É certo que a consagração do direito de preferência do senhorio terá visado possibilitar a este, como proprietário do imóvel, uma recuperação do seu gozo. Mas esta possibilidade, vinculada ao exercício do direito de preferência, não pode dizer-se integrante do núcleo constitucionalmente protegido do direito de propriedade, sendo descabida qualquer comparação entre a privação dessa preferência e uma expropriação (comparação na lógica da qual, aliás, qualquer impossibilidade de cessação do contrato de arrendamento se afiguraria violadora do direito de propriedade).
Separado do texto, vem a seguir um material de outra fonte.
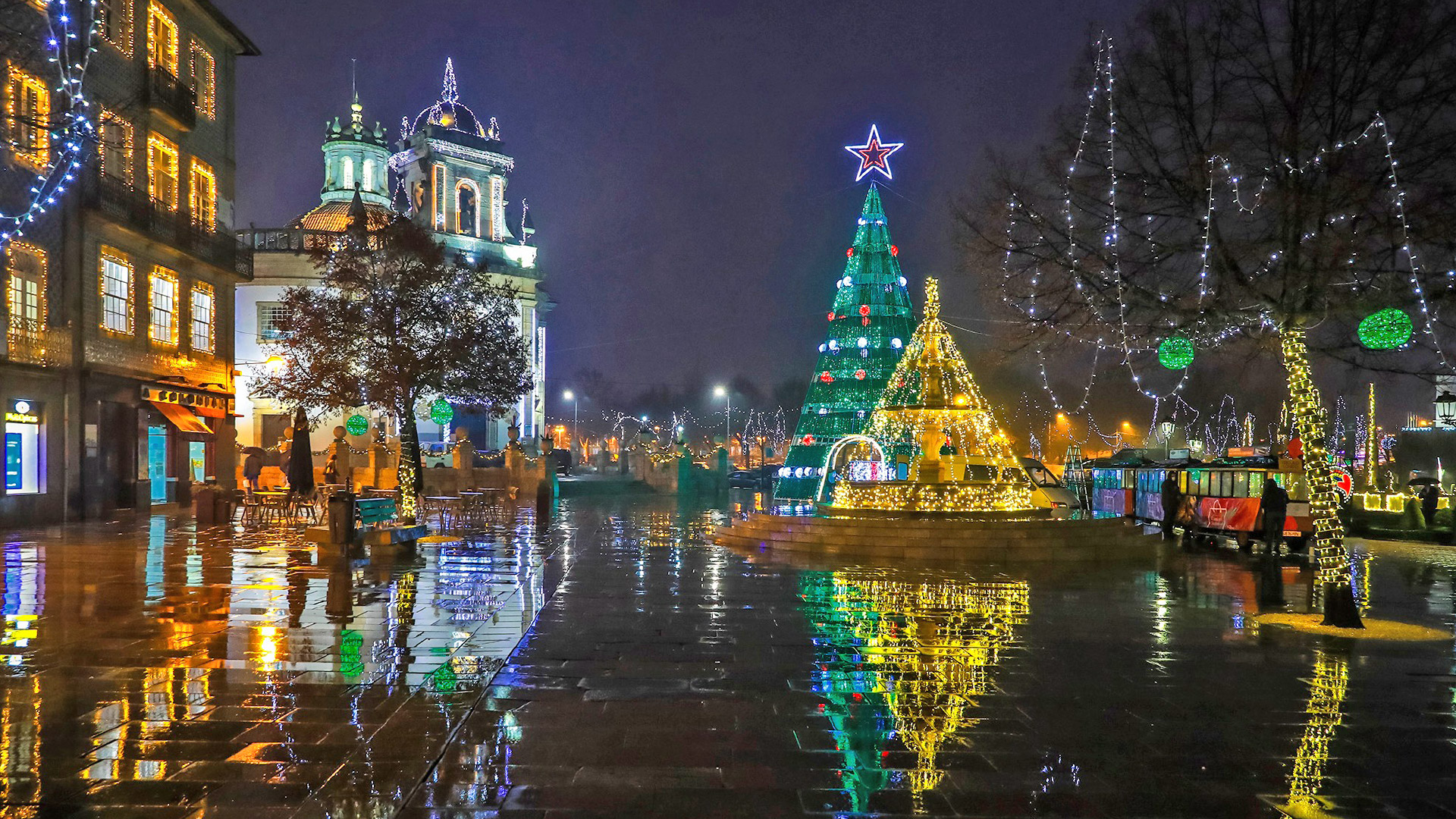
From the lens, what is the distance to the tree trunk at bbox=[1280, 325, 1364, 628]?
397 inches

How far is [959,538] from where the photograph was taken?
16391 millimetres

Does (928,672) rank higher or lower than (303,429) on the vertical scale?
lower

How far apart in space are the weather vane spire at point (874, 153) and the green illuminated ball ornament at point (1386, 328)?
1874 centimetres

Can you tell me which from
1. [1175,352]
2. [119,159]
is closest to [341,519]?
[1175,352]

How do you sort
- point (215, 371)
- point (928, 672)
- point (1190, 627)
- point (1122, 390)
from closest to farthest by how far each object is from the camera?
point (928, 672)
point (1190, 627)
point (215, 371)
point (1122, 390)

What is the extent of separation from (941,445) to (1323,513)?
1027 centimetres

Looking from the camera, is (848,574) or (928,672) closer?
(928,672)

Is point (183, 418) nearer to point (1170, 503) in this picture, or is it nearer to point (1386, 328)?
point (1170, 503)

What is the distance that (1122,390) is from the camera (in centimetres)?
6675

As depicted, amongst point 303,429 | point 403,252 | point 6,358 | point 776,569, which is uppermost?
point 403,252

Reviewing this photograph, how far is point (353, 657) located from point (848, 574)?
763cm

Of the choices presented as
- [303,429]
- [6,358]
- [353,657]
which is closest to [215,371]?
[6,358]

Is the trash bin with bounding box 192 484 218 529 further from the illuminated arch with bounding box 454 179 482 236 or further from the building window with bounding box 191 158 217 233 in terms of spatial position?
the illuminated arch with bounding box 454 179 482 236

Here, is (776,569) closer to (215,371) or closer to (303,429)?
(303,429)
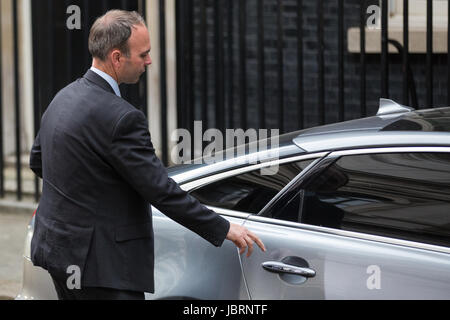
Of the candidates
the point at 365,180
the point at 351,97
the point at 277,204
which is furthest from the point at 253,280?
the point at 351,97

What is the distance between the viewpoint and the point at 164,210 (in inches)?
160

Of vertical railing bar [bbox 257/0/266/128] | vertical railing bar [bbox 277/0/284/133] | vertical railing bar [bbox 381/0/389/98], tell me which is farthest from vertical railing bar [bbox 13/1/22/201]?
vertical railing bar [bbox 381/0/389/98]

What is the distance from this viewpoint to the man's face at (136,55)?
4.12m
Acresce que a limitação da possibilidade de denúncia do arrendamento, e a tutela do arrendatário em caso de cessão da sua posição contratual (cessão forçada para o senhorio, e não subrogação no contrato - vide Carlos Alberto da Mota Pinto, Cessão da posição contratual, Coimbra, 1970, pág. 80 e seg.) para continuação do exercício da profissão ou da exploração do estabelecimento, constituem restrições aos poderes do senhorio que se justificam pela tutela de interesses que se lhe contrapõem – seja o interesse individual do arrendatário, seja o interesse geral na protecção das empresas e dos profissionais liberais. Não pode, pois, ver-se no regime dos artigos 121º e 116º do RAU, interpretados no sentido de excluir o direito de preferência em caso de simples cessão da posição de arrendatário profissional liberal, qualquer violação do direito de propriedade constitucionalmente protegido.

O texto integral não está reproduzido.